I walked through First United Methodist's sanctuary after the service, photographing various angles that happened to catch my eye. On the way up to the upper balcony I happened to look down and see this small sign on what appears to be a combination seat and chest. It brought back the memory of my wife and I serving meals to the homeless at F.U.M. back in the early 90's with our suburban Methodist church.

Our church went once a month to feed the homeless. When my wife and I first started we noted that all we were feeding the hungry were cold sandwiches and something to eat. And this was in the basement of F.U.M. that had a full-blown kitchen. We did this for two months, then the third I went out and got a bunch of soup and heated it up in the kitchen before we served everyone. Over time we added a bit more to the meals, but whatever we gave them I made sure at least a portion of it was good and hot, not old and cold. I remember hearing we got in a bit of trouble with the F.U.M. at the time because they didn't like us using the kitchen. I guess we must have left a mess or else I didn't wash the pots well enough. I'll never know, and frankly, it never really mattered.

Later in my life, around the early 2000s, I became involved with another group serving hot breakfasts to the homeless on Sunday mornings. That group was led by Bruce Dalton, a former boss. I worked with that group until Bruce abruptly passed away. There was some talk about continuing, but nothing came of it. Such is the poor strength of my faith, I suppose.

City Hall with Bird

After the service we drove back downtown to city hall so that I could document further construction on the Dr.
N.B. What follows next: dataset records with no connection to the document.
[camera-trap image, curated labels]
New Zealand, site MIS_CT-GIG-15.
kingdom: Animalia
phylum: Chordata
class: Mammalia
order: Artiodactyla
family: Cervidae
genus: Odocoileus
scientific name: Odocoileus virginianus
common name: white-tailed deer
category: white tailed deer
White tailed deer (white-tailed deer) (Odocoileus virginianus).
Phillips Arts Center being built between First United and the 408. As usual I turned around to photograph the center of city political power, tall and looming and empty. This was where Occupy Orlando was supposed to occupy, but in the end they were shut down and driven off even from here.

The Pit - Dr. Phillips Arts Center

Construction continued unabated, even on Palm Sunday. The base of the building is being slowly rising from the deep pit that was dug some months back. Rebar stands at stiff attention out of the heavy foundational slab that's been poured. Pretty soon walls of concrete will be poured around the rebar, and steel beams lain down for the main floor and floors further up.
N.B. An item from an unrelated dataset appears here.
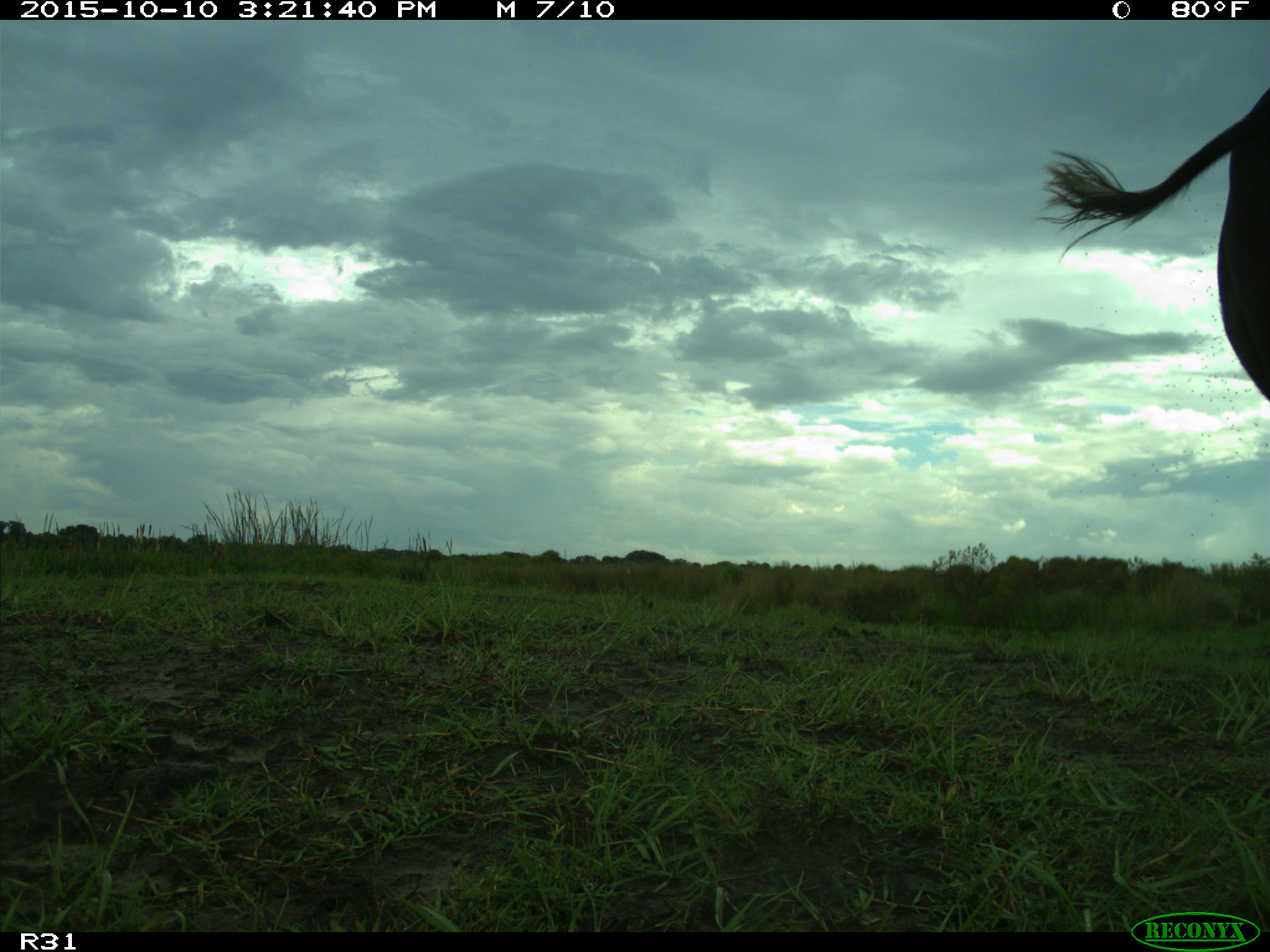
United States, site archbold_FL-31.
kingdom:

Friendly - Dr. Phillips Arts Center

The Changing Skyline - Dr. Phillips Arts Center

The wooden forms hint at the walls that will soon rise and challenge the current Orlando skyline. It will be interesting to watch all this rise over the coming months and what it will finally look like when it's finished.


I pulled out my E-3 and attached the ZD 12-60mm, and carried it out with the E-P2 and Panasonic 20mm. The photos from First United Methodist were taken with the E-P2, while the city photos were all taken with the E-3. All post processing done with Lightroom 4.

I have begun to alter my technique a bit to produce warmer toned photographs, with much lighter areas throughout. I've spent too many years creating dark and contrasty digital photographs, even when the subject matter was outdoors in broad daylight. I don't know why, as I still have my Eeyore personality. It may be just because I got bored with the old ways and wanted to do something different.  I'm happier with these results, results I started to obtain with Lightroom 4.


  1. Interesting. Yeah time is moving on, and what was unthinkable when I was younger - like to work on a Palm Sunday - now sadly becomes rather commonplace. Deadlines have to be met, but in the end I guess it's all about what we call "shareholder value". Anonymity makes "sinners", hm? And I bet that most of these shareholders sit and pray in churches on a Palm Sunday, while they let poorer people work for them in those construction areas at exactly the same time. If I remember correctly, then in the bible these are called pharisees, or hypocrits...

  2. It's a matter of coming out of a bad economy. People are going to work as much as they can when-ever they can. This downturn has been particularly brutal in Orlando, especially in construction. I can't say for certain in this instance but I know of a lot of people who work like this because they want to and need to, not because they have to.